> **Page text**:
This is the test collection for the task of Coreferent Mention Retrieval defined by Sankepally et al. in "A Test Collection for Coreferent Mention Retrieval." ACM SIGIR 2018.
Following are the file names and their contents:
- doc_ids.txt : The Document IDs from the subset of documents in the TAC 2014 EDL collection (LDC catalog number: LDC2014E13)
- doc_sentence_char_offsets.tar.gz : This compressed file contains file with sentence boundaries. When uncompressed it is 150MBs in size. Character offsets for the sentence boundaries for all documents in doc_ids.txt are specified in this format: [docid]:sentence_start_offset:sentence_ending_offset [unique sentence identifier].
- CMR_char_offset_queries.txt : Each line has a mention query in the following format:
[query ID] [query type] [doc_id:sentence_start_offset:sentence_ending_offset:token_start_offset:token_ending_offset] [query mention string] - CMR_char_offset_qrels.txt: Each line has a mention query in the following format:
[query ID] [query type] [doc_id:sentence_start_offset:sentence_ending_offset] [binary relevance judgment]
You can use the latest trec_eval for evaluation.
After making sure your results file is in TREC format and has no duplicate lines, you can run:
./trec_eval -q -M100 -m infAP batch2_char_offset_qrels.txt [your_result_file_name]

> **Data supplied**:

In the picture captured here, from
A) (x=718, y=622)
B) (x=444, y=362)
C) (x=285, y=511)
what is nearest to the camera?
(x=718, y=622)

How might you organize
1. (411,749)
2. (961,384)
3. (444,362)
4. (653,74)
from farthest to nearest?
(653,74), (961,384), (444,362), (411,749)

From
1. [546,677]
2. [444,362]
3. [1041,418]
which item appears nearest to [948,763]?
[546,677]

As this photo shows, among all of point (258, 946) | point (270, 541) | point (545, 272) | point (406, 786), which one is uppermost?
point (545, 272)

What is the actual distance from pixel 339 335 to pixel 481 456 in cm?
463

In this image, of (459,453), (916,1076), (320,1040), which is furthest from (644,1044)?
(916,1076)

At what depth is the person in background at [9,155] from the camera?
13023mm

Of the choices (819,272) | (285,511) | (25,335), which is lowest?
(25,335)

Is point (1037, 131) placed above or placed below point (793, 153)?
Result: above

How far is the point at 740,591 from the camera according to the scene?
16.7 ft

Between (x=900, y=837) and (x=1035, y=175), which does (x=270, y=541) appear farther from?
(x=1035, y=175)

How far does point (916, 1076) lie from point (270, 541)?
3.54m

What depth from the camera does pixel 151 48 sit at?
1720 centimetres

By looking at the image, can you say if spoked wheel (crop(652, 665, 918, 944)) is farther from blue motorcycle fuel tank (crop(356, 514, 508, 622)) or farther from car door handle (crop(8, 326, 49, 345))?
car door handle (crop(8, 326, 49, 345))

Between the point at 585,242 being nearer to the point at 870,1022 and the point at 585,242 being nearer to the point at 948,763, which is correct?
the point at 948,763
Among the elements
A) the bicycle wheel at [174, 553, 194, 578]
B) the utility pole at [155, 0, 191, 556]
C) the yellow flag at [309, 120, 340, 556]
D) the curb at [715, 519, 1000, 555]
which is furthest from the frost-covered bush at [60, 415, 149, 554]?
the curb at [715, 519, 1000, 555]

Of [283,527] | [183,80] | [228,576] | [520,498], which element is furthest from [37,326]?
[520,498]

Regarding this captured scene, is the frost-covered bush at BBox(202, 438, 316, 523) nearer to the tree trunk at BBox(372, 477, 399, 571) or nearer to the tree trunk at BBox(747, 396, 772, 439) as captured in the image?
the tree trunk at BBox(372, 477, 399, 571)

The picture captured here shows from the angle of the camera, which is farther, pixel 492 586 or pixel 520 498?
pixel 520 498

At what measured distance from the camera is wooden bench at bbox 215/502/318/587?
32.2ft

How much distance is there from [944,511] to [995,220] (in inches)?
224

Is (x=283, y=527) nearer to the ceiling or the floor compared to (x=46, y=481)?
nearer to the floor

> **Challenges**:
**1.** In the page text, what size does the sentence-boundary file reach once uncompressed?
**2.** Translate this sentence from the page text into Spanish: "You can use the latest trec_eval for evaluation."

> **Replies**:
**1.** 150MBs

**2.** Puede usar la versión más reciente de trec_eval para la evaluación.